Say you have a mountain cabin which one child loves and the other lives too far away to really enjoy
it. Since leaving it to both equally would likely stir up trouble when it came to splitting the financial
upkeep expenses for the property, you should ask your children what they think about sharing and paying those expenses. The best solution might just be to sell the house now and add the proceeds to your retirement funds.

One of the greatest mistakes I have seen in estate planning comes when children have either not been made aware of their parents' intentions or been invited to participate in the decision‐making
process. I believe that the biggest reason for not discussing estate plans with our family members is often simple fear. We may be afraid that our children will disapprove of our plans, will depend on an inheritance, or will be resentful of other siblings and heirs. So here are some straightforward suggestions that might help to ease the awkwardness of the situation.

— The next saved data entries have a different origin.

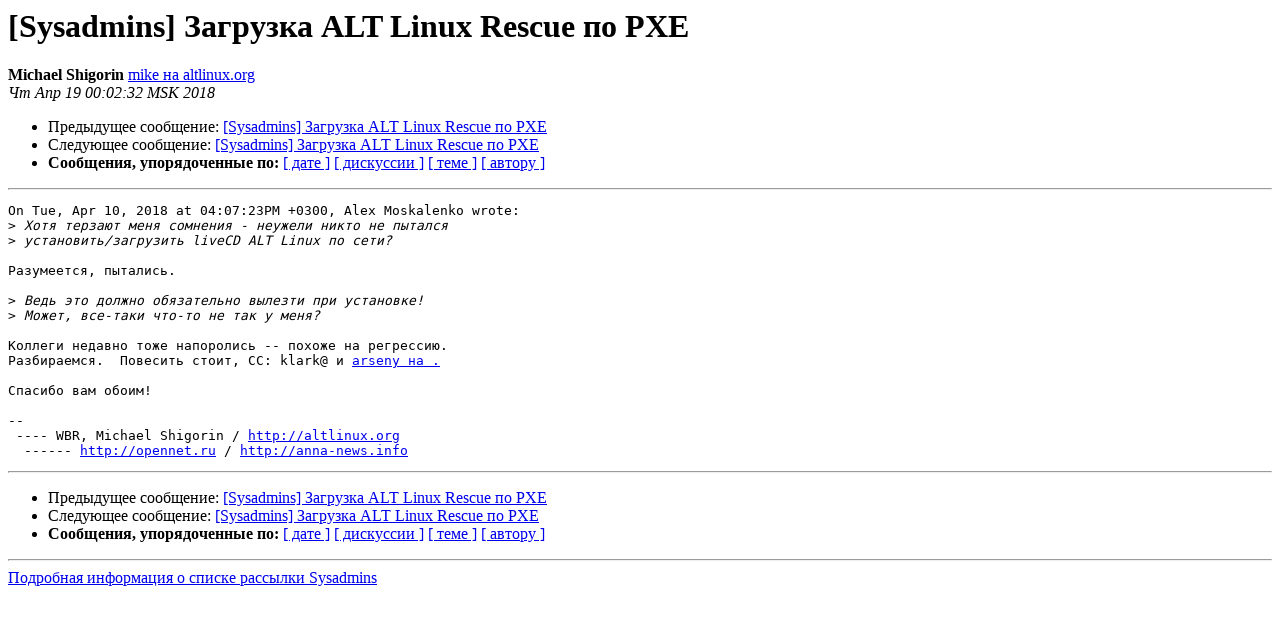

--- FILE ---
content_type: text/html
request_url: https://lists.altlinux.org/pipermail/sysadmins/2018-April/037940.html
body_size: 1344
content:
<!DOCTYPE HTML PUBLIC "-//W3C//DTD HTML 3.2//EN">
<HTML>
 <HEAD>
   <TITLE> [Sysadmins] Загрузка ALT Linux Rescue по PXE
   </TITLE>
   <LINK REL="Index" HREF="index.html" >
   <LINK REL="made" HREF="mailto:sysadmins%40lists.altlinux.org?Subject=Re%3A%20%5BSysadmins%5D%0A%20%3D%3Fkoi8-r%3Fb%3F%2BsHH0tXay8EgQUxUIExpbnV4IFJlc2N1ZSDQzyBQ%3F%3D%0A%20%3D%3Fkoi8-r%3Fb%3FWEU%3D%3F%3D&In-Reply-To=%3C20180418210232.GS3938%40imap.altlinux.org%3E">
   <META NAME="robots" CONTENT="index,nofollow">
   <META http-equiv="Content-Type" content="text/html; charset=koi8-r">
   <LINK REL="Previous"  HREF="037934.html">
   <LINK REL="Next"  HREF="037944.html">
 </HEAD>
 <BODY BGCOLOR="#ffffff">
   <H1>[Sysadmins] Загрузка ALT Linux Rescue по PXE</H1>
    <B>Michael Shigorin</B> 
    <A HREF="mailto:sysadmins%40lists.altlinux.org?Subject=Re%3A%20%5BSysadmins%5D%0A%20%3D%3Fkoi8-r%3Fb%3F%2BsHH0tXay8EgQUxUIExpbnV4IFJlc2N1ZSDQzyBQ%3F%3D%0A%20%3D%3Fkoi8-r%3Fb%3FWEU%3D%3F%3D&In-Reply-To=%3C20180418210232.GS3938%40imap.altlinux.org%3E"
       TITLE="[Sysadmins] Загрузка ALT Linux Rescue по PXE">mike на altlinux.org
       </A><BR>
    <I>Чт Апр 19 00:02:32 MSK 2018</I>
    <P><UL>
        <LI>Предыдущее сообщение: <A HREF="037934.html">[Sysadmins] Загрузка ALT Linux Rescue по PXE
</A></li>
        <LI>Следующее сообщение: <A HREF="037944.html">[Sysadmins] Загрузка ALT Linux Rescue по PXE
</A></li>
         <LI> <B>Сообщения, упорядоченные по:</B> 
              <a href="date.html#37940">[ дате ]</a>
              <a href="thread.html#37940">[ дискуссии ]</a>
              <a href="subject.html#37940">[ теме ]</a>
              <a href="author.html#37940">[ автору ]</a>
         </LI>
       </UL>
    <HR>  
<!--beginarticle-->
<PRE>On Tue, Apr 10, 2018 at 04:07:23PM +0300, Alex Moskalenko wrote:
&gt;<i> Хотя терзают меня сомнения - неужели никто не пытался
</I>&gt;<i> установить/загрузить liveCD ALT Linux по сети?
</I>
Разумеется, пытались.

&gt;<i> Ведь это должно обязательно вылезти при установке!
</I>&gt;<i> Может, все-таки что-то не так у меня?
</I>
Коллеги недавно тоже напоролись -- похоже на регрессию.
Разбираемся.  Повесить стоит, CC: klark@ и <A HREF="https://lists.altlinux.org/mailman/listinfo/sysadmins">arseny на .</A>

Спасибо вам обоим!

-- 
 ---- WBR, Michael Shigorin / <A HREF="http://altlinux.org">http://altlinux.org</A>
  ------ <A HREF="http://opennet.ru">http://opennet.ru</A> / <A HREF="http://anna-news.info">http://anna-news.info</A>
</PRE>



<!--endarticle-->
    <HR>
    <P><UL>
        <!--threads-->
	<LI>Предыдущее сообщение: <A HREF="037934.html">[Sysadmins] Загрузка ALT Linux Rescue по PXE
</A></li>
	<LI>Следующее сообщение: <A HREF="037944.html">[Sysadmins] Загрузка ALT Linux Rescue по PXE
</A></li>
         <LI> <B>Сообщения, упорядоченные по:</B> 
              <a href="date.html#37940">[ дате ]</a>
              <a href="thread.html#37940">[ дискуссии ]</a>
              <a href="subject.html#37940">[ теме ]</a>
              <a href="author.html#37940">[ автору ]</a>
         </LI>
       </UL>
<hr>
<a href="https://lists.altlinux.org/mailman/listinfo/sysadmins">Подробная информация о списке рассылки Sysadmins</a><br>
</body></html>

Start by explaining your values. Presumably your estate plan is going to reflect your values when it comes to money, giving, and providing for your family. The more openly you are able to communicate those values during your lifetime, the more your family members will know what to expect from your estate when you are gone. For example, if your children know that you strongly support the mission of your congregation, they won't be surprised to find that a donation for the congregation is included in your will. Once they understand your values, explaining how you intend to leave your estate will be much easier. However, if you can't bring yourself to talk about your estate plans with your family, one alternative is to leave a letter with your will that explains the reasons for your decision. If the tone of your letter is compassionate and addresses the questions and even the resentments and disappointments that your children may have it will go a long way toward fulfilling the goal of preserving these precious family relationships.

Parents who say nothing may inadvertently create a time bomb that will explode when they are not around to diffuse it. This not only can tarnish the memories your family will have of you, but a
challenge to the will may significantly deplete your estate through legal fees and costs, and your intentions for a gift to support ministry may be thwarted.

Whatever you decide about inheritance, remember that the future of your family's harmony is at stake and whenever possible equal shares do the trick.